Meditate for marathons.

Outside reports on a study that finds meditation can have a profound effect not only on your mental wellbeing, but also on your physical endurance and athletic performance:

…[R]esearchers at National Taiwan Normal University led by Yu-Kai Chang … and his colleagues compared two groups of athletes, one of which had experience with meditation, and found striking differences in how they were able to handle mental fatigue and maintain focus during endurance exercise.

The subjects in the study—24 meditators and 25 non-meditators—were all serious athletes in a mix of sports including track and field, judo, and wrestling. They had an average age of around 20, and trained on average for 16 hours a week. Three quarters of them were male, a quarter female. They had similar performance in a cognitive test that involved remembering a series of digits.

In other words, the two groups were very well matched in all respects except one: the meditators reported spending an average of 41.7 minutes per week meditating, and had been doing it at least once a week for a year or more.

To find out if there was a link between meditation and endurance performance, the study protocol involved doing a mentally fatiguing computing task (more on that below), then a cognitive task that assessed their “inhibitory control,” then a progressive treadmill test to exhaustion. Inhibitory control is what it takes to stay focused, tune out distractions, and resist impulses that interfere with your goals.
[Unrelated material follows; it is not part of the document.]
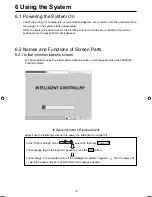 Предварительный просмотр 17 страницы Panasonic CZ-256ESMC2 Operation Manual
In some sense, the mental side of athletic endurance is one big test of inhibitory control—so you can think of the study protocol as a computer-based test of inhibitory control followed by a treadmill-based test of the same thing.

In this study, the researchers used a task called the Stroop Test to ramp up the mental fatigue in their subjects. A color word flashes on the screen, either RED, GREEN, BLUE, or YELLOW. The letters are displayed in one of those colors, and you have to quickly press a button corresponding to the color of the letters. The catch is that the color of the letters doesn’t match the word (RED might appear in green letters, for example). You have to inhibit your automatic response to the semantic meaning of the word in order to respond only to the display color. This is mentally taxing, and after half an hour has been shown to reduce both mental and physical performance.

In the control condition, the subjects did the same Stroop Test for the same half-hour, but with the colors and words matching so that it didn’t tax their response inhibition. There’s some previous research showing that experienced meditators have better response inhibition, so the researchers hypothesized that the meditation group would perform better after the mentally fatiguing version of the Stroop Test.

In the control condition (right), which was preceded by the non-fatiguing Stroop Test, the two groups were roughly equal. In the mental fatigue condition (left), the meditators produced almost the same performance, while the non-meditators gave up 4 percent earlier. There were similar results in the computer test that assessed inhibitory control: the non-meditators got worse when they were mentally fatigued, and the meditators didn’t.